Une fois qu’un texte est officiellement publié et lu par quelqu’un d’autre que le scripteur, il perd le sens original qu’avait prévu son scripteur.
Chaque lecture d’un texte est unique à cause de l’interpétation distincte qui en résulte. À chaque fois qu’un individu lit un texte, il l’interprète d’une manière légèrement différente à cause son expérience humaine qui est en évolution constante. Barthes a choisi d’abandonner le terme
« auteur » pour éliminer la tyrannie que l’auteur détient sur ses oeuvres.
Dans la langue anglaise, le mot
« author » suggère une structure de pouvoir entre le créateur et son texte. L’auteur domine sur le texte littéraire.

Le dernier argument est plus facile à digérer que la suite du concept du scripteur de Barthes.
D’après lui, le créateur d’un texte n’est pas un génie littéraire. En réalité, l’auteur ne crée rien. Les idées que « l’auteur » fait apparaître sur sa page blanche ne sont pas de sa propre création.
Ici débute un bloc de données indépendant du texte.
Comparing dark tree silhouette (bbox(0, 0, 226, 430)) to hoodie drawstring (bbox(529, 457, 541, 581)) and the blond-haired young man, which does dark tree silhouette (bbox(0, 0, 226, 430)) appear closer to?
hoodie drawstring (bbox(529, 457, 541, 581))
Elles ne font que partie d’une collection aléatoire de son expérience de vie sur laquelle le scripteur n’a eu aucun contrôle.
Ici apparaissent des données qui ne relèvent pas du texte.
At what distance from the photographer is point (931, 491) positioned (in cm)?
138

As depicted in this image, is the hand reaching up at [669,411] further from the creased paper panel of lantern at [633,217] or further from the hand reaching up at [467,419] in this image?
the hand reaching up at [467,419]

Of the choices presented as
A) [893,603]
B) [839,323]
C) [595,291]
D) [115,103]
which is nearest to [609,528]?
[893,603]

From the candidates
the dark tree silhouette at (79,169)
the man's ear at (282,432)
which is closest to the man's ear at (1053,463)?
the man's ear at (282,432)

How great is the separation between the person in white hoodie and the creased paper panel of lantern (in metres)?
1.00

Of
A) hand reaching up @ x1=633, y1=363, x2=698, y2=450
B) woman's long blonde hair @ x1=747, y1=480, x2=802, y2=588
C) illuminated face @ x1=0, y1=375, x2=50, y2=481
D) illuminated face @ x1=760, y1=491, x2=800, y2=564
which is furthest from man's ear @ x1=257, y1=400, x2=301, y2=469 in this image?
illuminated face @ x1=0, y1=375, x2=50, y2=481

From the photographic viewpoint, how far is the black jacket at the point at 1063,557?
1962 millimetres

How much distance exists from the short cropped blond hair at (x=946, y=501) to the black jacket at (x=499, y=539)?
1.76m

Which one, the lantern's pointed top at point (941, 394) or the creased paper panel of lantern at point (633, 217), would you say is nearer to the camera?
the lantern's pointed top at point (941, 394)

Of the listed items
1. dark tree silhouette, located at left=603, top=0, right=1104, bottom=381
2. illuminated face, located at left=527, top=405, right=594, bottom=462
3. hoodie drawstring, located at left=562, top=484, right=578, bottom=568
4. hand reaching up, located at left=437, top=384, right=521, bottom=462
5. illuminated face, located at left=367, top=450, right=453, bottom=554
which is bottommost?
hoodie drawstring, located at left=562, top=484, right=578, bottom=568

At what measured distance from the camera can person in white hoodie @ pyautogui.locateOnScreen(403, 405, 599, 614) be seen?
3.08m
« L’auteur » n’a pas inventé le concept de l’amour ou de la haine et alors n’a aucun droit de proclâmer qu’il détient le contrôle sur ces idées.
Le scripteur ou l’auteur ne fait que regurgiter des idées non originales qu’il a cueilli dans sa vie comme de petits champignons.
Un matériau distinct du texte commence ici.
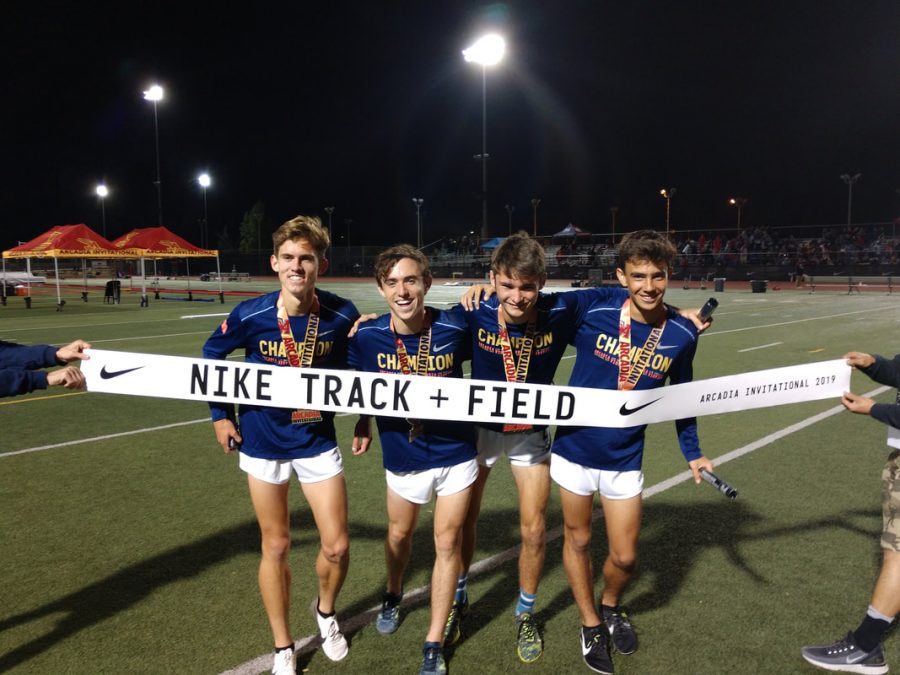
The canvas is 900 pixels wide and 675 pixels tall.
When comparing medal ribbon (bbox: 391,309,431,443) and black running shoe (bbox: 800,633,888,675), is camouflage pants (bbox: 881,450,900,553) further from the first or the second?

Daniel Coffeen, un professeur de rhétorique à l’Université de Berkeley en Californie, compare le rôle du scripteur de Barthes au rôle de Jackson Pollock, un peintre expressioniste abstrait américain. Jackson Pollock crée des oeuvres avec un look plutôt aléatoire en projetant de la peinteur sur des canevas. Parfois, il roule même en vélo sur ses oeuvres pour leur donner une petite texture additionnelle. De la même manière que Jackson Pollock lance de la peinture contre ses canevas avec une idée générale du produit final, le scripteur lance des idées non originales de la vie contre son propre type de canevas. La seule différence entre les deux artistes est le type de médium utilisé. Le peintre ne crée pas la peinture qu’il utilise pour peindre. De la même façon, le scripteur ne crée pas les idées qui forment son texte.
Il les a simplement cueillies à partir d’évènements et d’autres personnes présentes dans sa vie. Pollock et le scripteur n’agissent que comme des
« facilitateurs de la chance ».

Dans un cours traitant de la mort de l’auteur et de la subjectivité inhérente des textes écrits, Daniel Coffeen compare la production d’un texte à la production d’un film. Lorsqu’un film est fini et mis en vente, il n’existe pas une personne qui est responsable d’avoir produit tout le film. Lors de la production du film, de nombreuses différentes personnes participent au travail. Il serait ridicule de donner tout le crédit à une personne. Les concepteurs de décor et de costumes, les producteurs et les réalisateurs ont tous eu des rôles importants dans la production du film. Désigner une personne comme l’auteur du film serait trop simpliste et enlèverait à la merveilleuse complexité qu’est la production d’un film. De la même manière, il serait trop simpliste d’attribuer tout le crédit à un auteur.

Il serait ridicule de nier qu’un pinceau a aidé dans la production d’un tableau, mais encore plus ridicule de demander à ce pinceau son interprétation de l’ oeuvre. Le rôle du pinceau est analogue au rôle du créateur d’un texte. Le texte a bel et bien un créateur, mais son rôle n’est pas celui qui est prescrit par la définition de l’auteur. Le créateur d’un texte ne devrait plus être vu comme un auteur, mais plutôt comme le scripteur de Roland Barthes. Le scripteur est comme un catalogue de mémoires aléatoirement acquises de l’expérience de vie. Lors de la création littéraire, ce catalogue d’idées sous pression est régurgité sur le support de la page blanche.